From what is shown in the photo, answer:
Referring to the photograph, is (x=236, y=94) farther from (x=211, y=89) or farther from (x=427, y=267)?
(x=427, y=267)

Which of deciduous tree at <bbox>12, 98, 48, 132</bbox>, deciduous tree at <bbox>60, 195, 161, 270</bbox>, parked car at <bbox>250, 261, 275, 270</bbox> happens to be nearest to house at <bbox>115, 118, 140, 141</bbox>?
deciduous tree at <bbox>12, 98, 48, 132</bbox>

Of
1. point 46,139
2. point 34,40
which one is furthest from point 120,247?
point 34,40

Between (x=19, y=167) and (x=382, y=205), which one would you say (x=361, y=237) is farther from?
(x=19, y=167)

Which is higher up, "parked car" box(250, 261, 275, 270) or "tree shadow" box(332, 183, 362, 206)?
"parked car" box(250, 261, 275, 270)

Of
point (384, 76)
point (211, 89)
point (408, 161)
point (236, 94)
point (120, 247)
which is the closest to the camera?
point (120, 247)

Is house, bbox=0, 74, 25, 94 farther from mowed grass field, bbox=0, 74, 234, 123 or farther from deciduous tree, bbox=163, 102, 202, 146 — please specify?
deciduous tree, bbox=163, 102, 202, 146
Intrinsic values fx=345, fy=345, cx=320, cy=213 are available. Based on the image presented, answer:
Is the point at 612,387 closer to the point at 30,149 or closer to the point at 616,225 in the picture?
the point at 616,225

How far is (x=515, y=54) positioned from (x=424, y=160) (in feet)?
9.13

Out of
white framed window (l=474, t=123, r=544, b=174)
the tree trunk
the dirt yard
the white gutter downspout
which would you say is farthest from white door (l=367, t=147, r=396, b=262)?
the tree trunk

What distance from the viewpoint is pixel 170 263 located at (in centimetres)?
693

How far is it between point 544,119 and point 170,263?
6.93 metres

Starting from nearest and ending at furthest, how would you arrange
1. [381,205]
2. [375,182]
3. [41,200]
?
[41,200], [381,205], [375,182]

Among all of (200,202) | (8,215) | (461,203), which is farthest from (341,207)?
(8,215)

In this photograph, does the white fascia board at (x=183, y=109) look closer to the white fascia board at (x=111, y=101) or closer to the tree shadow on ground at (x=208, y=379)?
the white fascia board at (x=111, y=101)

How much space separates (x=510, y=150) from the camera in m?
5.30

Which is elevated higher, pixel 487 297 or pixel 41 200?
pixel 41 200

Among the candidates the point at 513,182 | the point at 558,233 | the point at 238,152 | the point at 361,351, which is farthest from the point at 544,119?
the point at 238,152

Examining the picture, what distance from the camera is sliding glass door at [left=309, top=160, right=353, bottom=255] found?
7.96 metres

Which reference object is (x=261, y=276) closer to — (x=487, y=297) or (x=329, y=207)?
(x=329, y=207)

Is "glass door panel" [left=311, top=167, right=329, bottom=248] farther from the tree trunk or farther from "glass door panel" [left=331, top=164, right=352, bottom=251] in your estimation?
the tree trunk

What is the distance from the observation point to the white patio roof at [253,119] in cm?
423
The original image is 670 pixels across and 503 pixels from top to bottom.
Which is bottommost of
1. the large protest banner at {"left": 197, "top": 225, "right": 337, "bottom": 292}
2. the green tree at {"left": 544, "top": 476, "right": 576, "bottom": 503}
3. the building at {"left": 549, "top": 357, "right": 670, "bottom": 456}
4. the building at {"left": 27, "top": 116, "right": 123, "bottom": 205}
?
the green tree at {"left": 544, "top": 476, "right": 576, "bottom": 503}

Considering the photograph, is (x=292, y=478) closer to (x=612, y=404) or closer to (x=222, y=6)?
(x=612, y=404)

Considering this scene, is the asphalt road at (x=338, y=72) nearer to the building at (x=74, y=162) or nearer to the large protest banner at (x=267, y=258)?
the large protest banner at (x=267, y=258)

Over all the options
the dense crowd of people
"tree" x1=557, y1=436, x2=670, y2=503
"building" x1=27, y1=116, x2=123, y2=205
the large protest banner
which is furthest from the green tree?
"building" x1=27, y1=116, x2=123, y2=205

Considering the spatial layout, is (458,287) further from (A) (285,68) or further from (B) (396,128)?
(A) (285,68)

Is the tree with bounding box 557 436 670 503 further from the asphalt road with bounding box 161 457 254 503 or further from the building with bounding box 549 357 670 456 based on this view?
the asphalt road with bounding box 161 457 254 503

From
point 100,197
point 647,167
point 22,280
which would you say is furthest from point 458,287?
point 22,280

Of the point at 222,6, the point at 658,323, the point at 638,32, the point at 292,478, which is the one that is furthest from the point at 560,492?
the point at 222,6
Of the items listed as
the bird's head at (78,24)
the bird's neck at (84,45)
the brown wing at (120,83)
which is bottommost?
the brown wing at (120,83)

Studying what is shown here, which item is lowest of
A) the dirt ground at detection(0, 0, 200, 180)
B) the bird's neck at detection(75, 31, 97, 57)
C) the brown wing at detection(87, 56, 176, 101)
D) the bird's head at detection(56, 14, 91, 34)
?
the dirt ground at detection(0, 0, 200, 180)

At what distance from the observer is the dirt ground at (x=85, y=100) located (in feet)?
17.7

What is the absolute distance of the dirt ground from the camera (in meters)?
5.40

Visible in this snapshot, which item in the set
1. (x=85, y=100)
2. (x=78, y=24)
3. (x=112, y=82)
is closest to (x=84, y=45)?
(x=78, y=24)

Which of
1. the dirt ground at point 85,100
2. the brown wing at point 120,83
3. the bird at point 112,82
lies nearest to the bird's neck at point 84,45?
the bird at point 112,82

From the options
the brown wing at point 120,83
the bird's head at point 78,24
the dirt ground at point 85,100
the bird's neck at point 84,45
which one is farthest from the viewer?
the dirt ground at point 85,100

:: WORK REQUIRED ::
Starting at the line that contains "From the options" and ending at the last line of the material, output each line as a row of a Markdown table with the columns Row and Line. Number the rows in order and leave out blank lines.

:: SOLUTION ::
| Row | Line |
|---|---|
| 1 | From the options |
| 2 | the brown wing at point 120,83 |
| 3 | the bird's head at point 78,24 |
| 4 | the dirt ground at point 85,100 |
| 5 | the bird's neck at point 84,45 |
| 6 | which one is farthest from the viewer? |
| 7 | the dirt ground at point 85,100 |